Movilización poselectoral. Con dos palabras se bautizó a un fenómeno que en cualquier otro momento hubiese recibido el nombre de mitin, concentración o marcha. Pero como se ha comprobado que la moda será estar en desacuerdo con los “convencionalismos”, lo sucedido el pasado domingo 16 de julio en el zócalo de la ciudad de México (y la mayoría de las calles que desembocan en él) merecerá varias lecturas en el transcurso de estos días. Y como el destino es tan azaroso, por sus azares tuve la oportunidad de ser testigo directo, ahora sí, en lo que por varias horas fue el ombligo del valle de Anáhuac y la médula de atención nacional.
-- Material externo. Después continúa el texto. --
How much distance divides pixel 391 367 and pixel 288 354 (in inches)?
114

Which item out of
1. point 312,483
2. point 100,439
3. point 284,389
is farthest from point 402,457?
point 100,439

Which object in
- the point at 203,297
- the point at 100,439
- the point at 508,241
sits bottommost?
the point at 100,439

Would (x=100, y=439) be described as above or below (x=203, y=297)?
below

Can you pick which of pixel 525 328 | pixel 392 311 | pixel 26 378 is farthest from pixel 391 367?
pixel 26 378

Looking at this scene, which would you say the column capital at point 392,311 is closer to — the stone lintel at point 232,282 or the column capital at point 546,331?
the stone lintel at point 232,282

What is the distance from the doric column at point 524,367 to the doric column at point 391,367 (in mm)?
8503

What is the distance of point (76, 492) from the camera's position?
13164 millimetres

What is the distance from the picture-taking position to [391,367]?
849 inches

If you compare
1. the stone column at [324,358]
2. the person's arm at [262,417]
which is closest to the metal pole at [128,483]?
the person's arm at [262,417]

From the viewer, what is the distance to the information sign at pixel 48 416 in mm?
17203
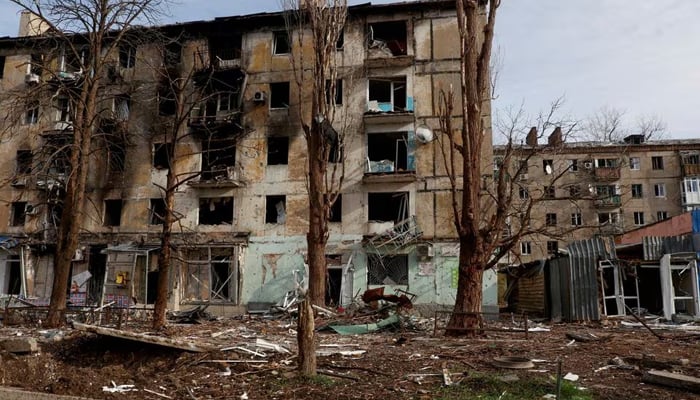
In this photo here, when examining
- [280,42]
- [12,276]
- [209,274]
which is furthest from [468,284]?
[12,276]

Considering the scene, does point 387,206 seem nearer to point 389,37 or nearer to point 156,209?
point 389,37

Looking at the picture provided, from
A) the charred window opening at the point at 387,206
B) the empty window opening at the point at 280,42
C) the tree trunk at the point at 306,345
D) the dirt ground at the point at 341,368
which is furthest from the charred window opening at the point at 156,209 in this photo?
the tree trunk at the point at 306,345

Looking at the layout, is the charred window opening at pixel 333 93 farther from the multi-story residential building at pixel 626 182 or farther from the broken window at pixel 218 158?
the multi-story residential building at pixel 626 182

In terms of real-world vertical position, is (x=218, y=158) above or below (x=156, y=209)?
above

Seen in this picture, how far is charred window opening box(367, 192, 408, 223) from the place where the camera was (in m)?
25.5

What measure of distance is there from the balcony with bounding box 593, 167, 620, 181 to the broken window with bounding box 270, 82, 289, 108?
30.9 metres

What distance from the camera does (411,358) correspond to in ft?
31.8

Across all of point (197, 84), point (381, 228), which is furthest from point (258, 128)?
point (381, 228)

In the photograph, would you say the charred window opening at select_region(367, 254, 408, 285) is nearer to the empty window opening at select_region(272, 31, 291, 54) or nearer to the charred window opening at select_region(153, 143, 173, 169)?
→ the empty window opening at select_region(272, 31, 291, 54)

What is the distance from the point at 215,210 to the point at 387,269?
370 inches

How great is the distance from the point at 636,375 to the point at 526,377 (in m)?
1.83

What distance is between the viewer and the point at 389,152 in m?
27.6

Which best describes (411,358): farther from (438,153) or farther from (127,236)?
(127,236)

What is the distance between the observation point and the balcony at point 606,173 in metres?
45.6
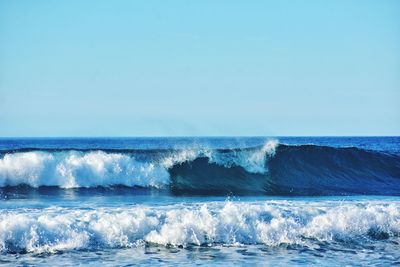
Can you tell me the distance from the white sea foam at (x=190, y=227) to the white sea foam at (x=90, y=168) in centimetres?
654

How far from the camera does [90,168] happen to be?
59.1ft

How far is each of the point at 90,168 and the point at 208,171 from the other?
440cm

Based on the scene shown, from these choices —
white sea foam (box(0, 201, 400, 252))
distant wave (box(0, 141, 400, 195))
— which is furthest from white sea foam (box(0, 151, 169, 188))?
white sea foam (box(0, 201, 400, 252))

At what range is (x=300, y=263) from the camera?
7793 millimetres

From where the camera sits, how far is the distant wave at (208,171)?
17.3 meters

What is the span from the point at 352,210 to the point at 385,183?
378 inches

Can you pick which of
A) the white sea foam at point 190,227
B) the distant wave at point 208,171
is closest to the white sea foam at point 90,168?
the distant wave at point 208,171

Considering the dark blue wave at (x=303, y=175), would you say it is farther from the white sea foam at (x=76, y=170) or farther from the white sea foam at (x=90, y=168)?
the white sea foam at (x=76, y=170)

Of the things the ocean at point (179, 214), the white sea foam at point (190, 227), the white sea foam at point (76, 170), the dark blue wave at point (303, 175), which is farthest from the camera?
the dark blue wave at point (303, 175)

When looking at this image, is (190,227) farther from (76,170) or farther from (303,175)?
(303,175)

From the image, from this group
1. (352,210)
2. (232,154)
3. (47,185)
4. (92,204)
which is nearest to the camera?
(352,210)

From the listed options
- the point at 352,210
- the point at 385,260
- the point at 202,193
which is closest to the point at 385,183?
→ the point at 202,193

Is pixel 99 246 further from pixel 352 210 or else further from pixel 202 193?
pixel 202 193

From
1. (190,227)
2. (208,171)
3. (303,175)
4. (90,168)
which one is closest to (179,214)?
(190,227)
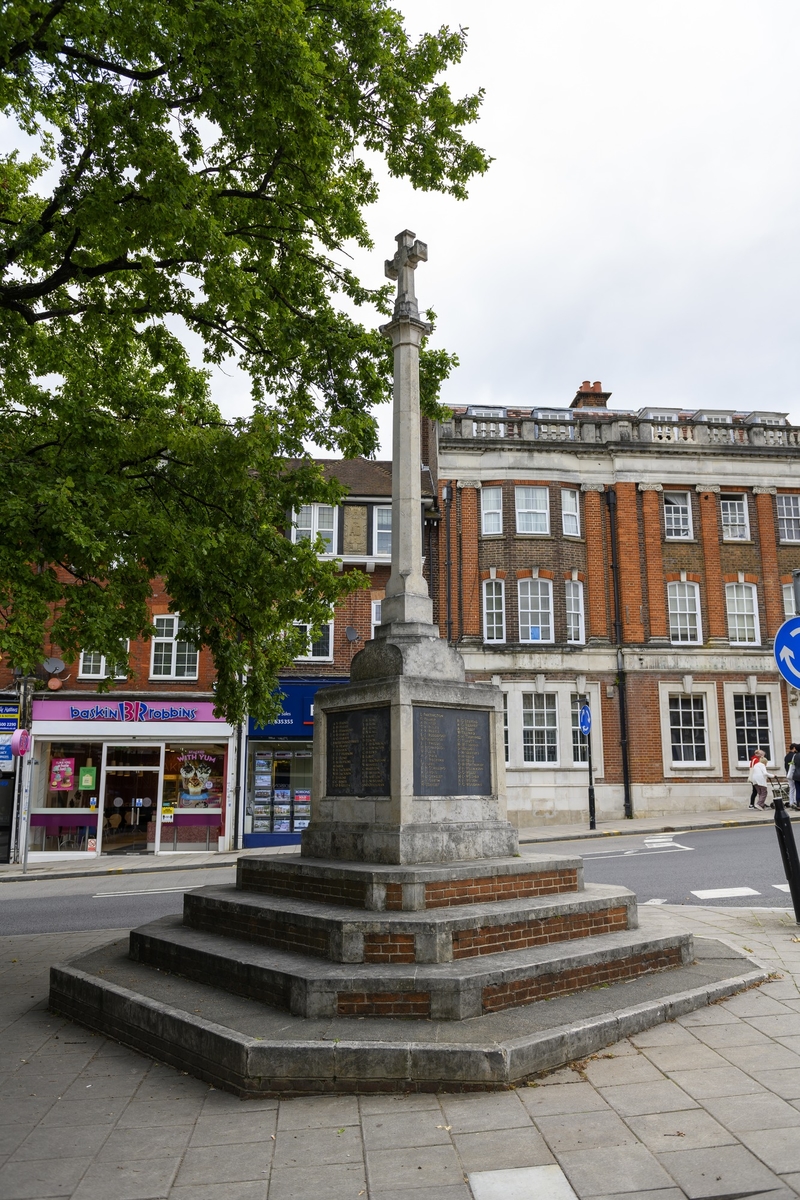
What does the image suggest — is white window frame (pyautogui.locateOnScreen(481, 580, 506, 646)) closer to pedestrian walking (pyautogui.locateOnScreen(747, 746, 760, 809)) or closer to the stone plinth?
pedestrian walking (pyautogui.locateOnScreen(747, 746, 760, 809))

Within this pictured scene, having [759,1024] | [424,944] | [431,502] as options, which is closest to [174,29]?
[424,944]

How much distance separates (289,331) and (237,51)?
3.88 metres

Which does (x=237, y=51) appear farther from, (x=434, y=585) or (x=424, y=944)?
(x=434, y=585)

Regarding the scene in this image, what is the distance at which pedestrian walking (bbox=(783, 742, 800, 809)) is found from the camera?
70.9ft

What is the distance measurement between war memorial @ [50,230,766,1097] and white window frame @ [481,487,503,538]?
18329 millimetres

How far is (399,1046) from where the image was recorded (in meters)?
4.92

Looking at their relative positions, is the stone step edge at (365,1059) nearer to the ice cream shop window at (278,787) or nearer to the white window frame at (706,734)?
the ice cream shop window at (278,787)

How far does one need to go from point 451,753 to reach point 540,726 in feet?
62.0

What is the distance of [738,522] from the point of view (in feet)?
94.5

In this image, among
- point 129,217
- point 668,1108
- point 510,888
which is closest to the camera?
point 668,1108

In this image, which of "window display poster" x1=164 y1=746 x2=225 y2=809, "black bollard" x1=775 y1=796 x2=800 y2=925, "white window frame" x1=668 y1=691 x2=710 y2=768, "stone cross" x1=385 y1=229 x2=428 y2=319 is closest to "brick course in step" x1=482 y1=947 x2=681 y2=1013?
"black bollard" x1=775 y1=796 x2=800 y2=925

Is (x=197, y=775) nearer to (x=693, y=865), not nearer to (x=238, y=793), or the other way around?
(x=238, y=793)

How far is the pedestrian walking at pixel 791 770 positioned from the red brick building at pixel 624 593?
1.16 feet

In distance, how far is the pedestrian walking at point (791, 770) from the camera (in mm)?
21625
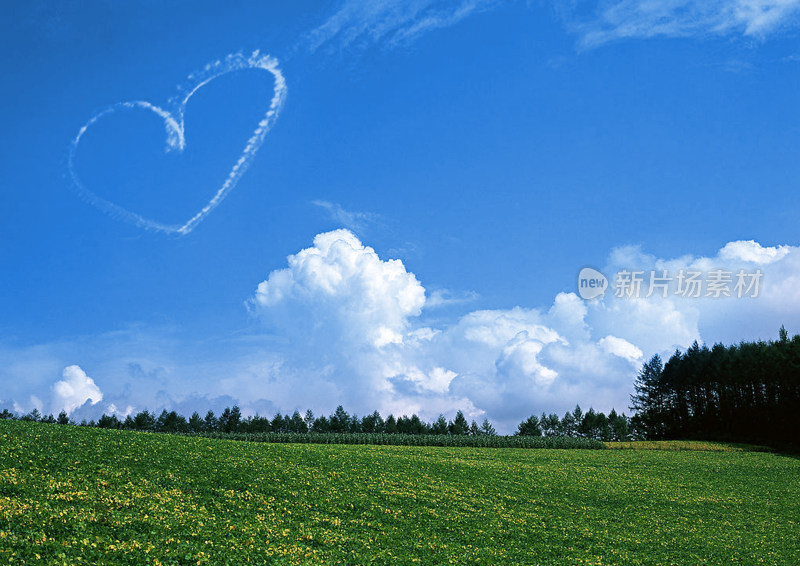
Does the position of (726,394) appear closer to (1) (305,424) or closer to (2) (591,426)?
(2) (591,426)

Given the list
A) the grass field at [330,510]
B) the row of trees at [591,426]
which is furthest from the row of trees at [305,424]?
the grass field at [330,510]

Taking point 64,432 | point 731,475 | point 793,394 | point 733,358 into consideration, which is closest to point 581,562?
point 64,432

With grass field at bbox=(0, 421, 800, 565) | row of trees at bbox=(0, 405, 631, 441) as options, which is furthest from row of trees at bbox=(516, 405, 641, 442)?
grass field at bbox=(0, 421, 800, 565)

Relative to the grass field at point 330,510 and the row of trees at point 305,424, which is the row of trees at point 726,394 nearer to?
A: the row of trees at point 305,424

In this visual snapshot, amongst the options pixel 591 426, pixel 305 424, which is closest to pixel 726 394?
pixel 591 426

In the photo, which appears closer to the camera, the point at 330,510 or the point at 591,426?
the point at 330,510

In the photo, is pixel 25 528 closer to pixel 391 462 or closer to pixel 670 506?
pixel 391 462

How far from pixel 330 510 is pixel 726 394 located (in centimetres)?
11013

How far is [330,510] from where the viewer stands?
24.6m

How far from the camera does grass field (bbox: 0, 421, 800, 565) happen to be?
1823cm

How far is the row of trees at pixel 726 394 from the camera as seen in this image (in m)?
90.7

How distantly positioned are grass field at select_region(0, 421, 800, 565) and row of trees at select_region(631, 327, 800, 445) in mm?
61313

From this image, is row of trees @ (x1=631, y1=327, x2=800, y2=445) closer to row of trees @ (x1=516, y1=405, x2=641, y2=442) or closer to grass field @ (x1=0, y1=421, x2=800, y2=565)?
row of trees @ (x1=516, y1=405, x2=641, y2=442)

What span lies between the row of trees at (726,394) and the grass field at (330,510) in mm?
61313
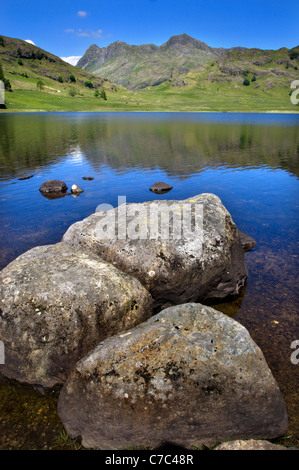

Hacia las diez con treinta de la mañana el conductor del taxi no quería aproximarse al centro histórico de la metrópoli. La razón era que “los autobuses que trajeron a los acarreados de este señor no dejaron un espacio libre, ya están cerrando el acceso a las calles, por eso no le prometo dejarlo en Bellas Artes. Lo acerco lo más posible”. Sus pronósticos fueron adversos, sobre el eje central Lázaro Cárdenas aún circulaban los autos y cuando observé el palacio de Correos, el Banco de México y frente, el portentoso edificio de mármol, creí saludable husmear por la calle Cinco de Mayo hasta llegar al zócalo. A esa hora, algunos comercios, escasos, corrían sus cortinas. Sobre las banquetas ya estaban instalados los tenderetes que expendían puros artículos color amarillo, desde banderas con el logotipo del PRD, gorras, playeras, paliacates, trompetas de plástico, fistoles y llaveros. La “pejemanía” en todo su esplendor. “Bandera a diez pesos, camisetas nomás a treinta y cinco” gritaba un animoso vendedor.
A una cuadra del zócalo, aún medio vacío o a medio llenar, a la altura del Nacional Monte de Piedad, un hombre entrado en años llamaba la atención de los transeúntes. Gritaba a todo lo que daban sus pulmones: “Miren ustedes, por favor, véanlo, aquí está la rata pulguienta, sarnosa, la ratota más grande de México que por fin salió del caño para robarnos los votos”. Con los brazos extendidos mostraba un cartel en que se reproducía una caricatura de Felipe Calderón a la que, por supuesto, el ingenioso dibujante había aderezado con cola, orejas, dientes y bigotes, de rata. Aquel hombre no tenía para cuándo dejar de repetir su consigna.
Bastaron unos cinco minutos para llegar al templete levantado en el zócalo. En las aproximaciones de Palacio Nacional una señora regalaba —sólo artículos de papel eran de obsequio— carteles de papel revolución en los que, bajo la imagen de Calderón (encerrada por un círculo rojo atravesado con una línea) se leía: “No permitiremos el pinche fraude”. Y conforme pasaba el tiempo, la gran plaza central se iba llenando de una masa humana que tenía alguna prenda distintiva, es decir, de color amarillo.
A pocos metros de la bocacalle de 16 de Septiembre, “Super Perro” divertía a la concurrencia. Se trataba de un pastor alemán adiestrado para saltar por un aro que, decía el entrenador, era como traspasar el fraude; a los pies del atril metálico que soportaba al aro se leía en una cartulina fucsia: “Mira Felipe maricón, los perros también te odiamos”. El can lucía una vistosa capa amarilla y tras cada acrobacia, recibía los aplausos de nosotros, los mirones.
Y como desde abajo no se aprecian todas las cosas, el mirador de la torre Latinoamericana fue un sitio estimable. Efectivamente, se divisaba un lleno total. Arriba, muchos “paseantes-movilizados” aprovechaban para sorprenderse de la magnitud que tiene la ciudad de los palacios. Una señora preguntó a un tipo que hablaba por teléfono móvil: “Disculpe usted, ¿sabe si queda muy lejos la Villa? Es que venimos desde Michoacán y queremos aprovechar el viaje para irle a rezar a la virgen”.